Q: How does the Model Context Protocol (MCP) change agent tool integration?
MCP standardizes how agents discover, authenticate with, and invoke tools regardless of framework. Before MCP, every framework had its own tool definition format, creating vendor lock-in. With 97 million monthly SDK downloads and backing from all major AI labs, MCP lets you write a tool once and have it work with any compliant agent, similar to how USB-C standardized device connectivity.
Q: An agent works in development but fails 40% of the time in production. Walk through your debugging process.
Start with observability traces to identify the dominant failure mode: looping, wrong tool selection, or context overflow. Check whether production queries differ from dev queries in length or ambiguity. Verify tool APIs return the same response format in production. Inspect failure rate per tool to isolate unreliable components.
Q: What is the scratchpad memory pattern and when would you use it over raw conversation history?
The scratchpad is a structured buffer where the agent writes compressed progress summaries instead of keeping the full conversation in context. Use it whenever the agent runs for more than 10-15 steps, because raw history fills the context window with verbose tool outputs, eventually pushing out original instructions.

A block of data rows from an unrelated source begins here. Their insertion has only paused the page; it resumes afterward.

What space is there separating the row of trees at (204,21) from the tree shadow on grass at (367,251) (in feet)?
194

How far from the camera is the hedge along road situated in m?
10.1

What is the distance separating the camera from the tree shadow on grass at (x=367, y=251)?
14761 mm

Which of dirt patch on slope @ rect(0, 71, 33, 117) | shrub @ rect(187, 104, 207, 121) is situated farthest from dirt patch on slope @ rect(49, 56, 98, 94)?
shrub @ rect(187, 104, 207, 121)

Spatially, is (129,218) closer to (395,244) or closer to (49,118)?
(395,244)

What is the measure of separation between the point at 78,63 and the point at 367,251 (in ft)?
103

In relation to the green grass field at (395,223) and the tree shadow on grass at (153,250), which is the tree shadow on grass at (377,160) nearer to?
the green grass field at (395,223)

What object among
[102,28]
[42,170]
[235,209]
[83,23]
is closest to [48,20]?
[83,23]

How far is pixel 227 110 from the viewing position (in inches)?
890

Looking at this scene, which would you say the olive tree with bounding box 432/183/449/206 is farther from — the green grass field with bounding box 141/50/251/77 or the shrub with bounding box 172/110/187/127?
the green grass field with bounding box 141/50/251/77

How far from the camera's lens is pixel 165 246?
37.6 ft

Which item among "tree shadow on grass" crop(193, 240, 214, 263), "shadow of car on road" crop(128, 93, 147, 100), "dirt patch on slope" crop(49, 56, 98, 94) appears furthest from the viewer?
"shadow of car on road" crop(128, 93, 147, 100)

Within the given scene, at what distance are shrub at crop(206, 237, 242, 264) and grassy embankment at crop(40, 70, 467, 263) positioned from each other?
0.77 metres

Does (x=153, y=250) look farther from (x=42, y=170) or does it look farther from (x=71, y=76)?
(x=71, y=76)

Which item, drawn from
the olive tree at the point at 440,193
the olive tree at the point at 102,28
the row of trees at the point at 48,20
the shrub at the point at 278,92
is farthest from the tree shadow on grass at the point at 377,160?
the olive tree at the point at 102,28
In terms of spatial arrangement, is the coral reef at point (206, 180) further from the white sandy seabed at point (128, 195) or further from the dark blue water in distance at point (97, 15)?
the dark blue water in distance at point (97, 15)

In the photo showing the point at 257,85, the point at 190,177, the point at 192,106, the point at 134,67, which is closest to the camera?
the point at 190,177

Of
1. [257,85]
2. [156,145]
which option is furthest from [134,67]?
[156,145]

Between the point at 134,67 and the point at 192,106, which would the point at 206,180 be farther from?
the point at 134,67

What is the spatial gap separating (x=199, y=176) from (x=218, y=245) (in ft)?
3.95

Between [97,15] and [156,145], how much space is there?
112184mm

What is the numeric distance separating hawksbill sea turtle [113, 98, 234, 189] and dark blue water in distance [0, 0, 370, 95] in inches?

The agent writes "Papers reviewed: 12. Key findings: [list]" instead of retaining all 12 raw API responses.
Q: How would you evaluate an AI agent before deploying to production?
Test on a held-out set of realistic tasks with known correct outcomes, measuring success rate, average step count, and cost per task. Run adversarial tests: ambiguous queries, failing tools, tasks exceeding the iteration cap. The APEX benchmark showed even top models complete only 24% of complex professional tasks on the first try, so evaluation must include failure mode analysis, not just pass/fail.
Q: Your company wants to give an agent access to 50 internal tools. How do you handle tool selection at that scale?
Use two-stage selection. First, the agent categorizes the request into a domain (e.g., "HR query," "finance task"). Then only the 5-8 tools relevant to that domain are presented. This avoids the failure mode where agents with 40+ tools hallucinate tool names or pick wrong ones. Grouping tools behind per-domain MCP servers gives clean separation.
Q: What security risks should you consider when deploying AI agents in production?
The biggest risk is privilege escalation: the agent authenticates as a trusted service but performs actions the user shouldn't be authorized to do. Validate both who made the call and what action is being performed. Log every action with timestamp, target system, and reasoning chain. For agents that modify data or send communications, enforce human-in-the-loop approval gates.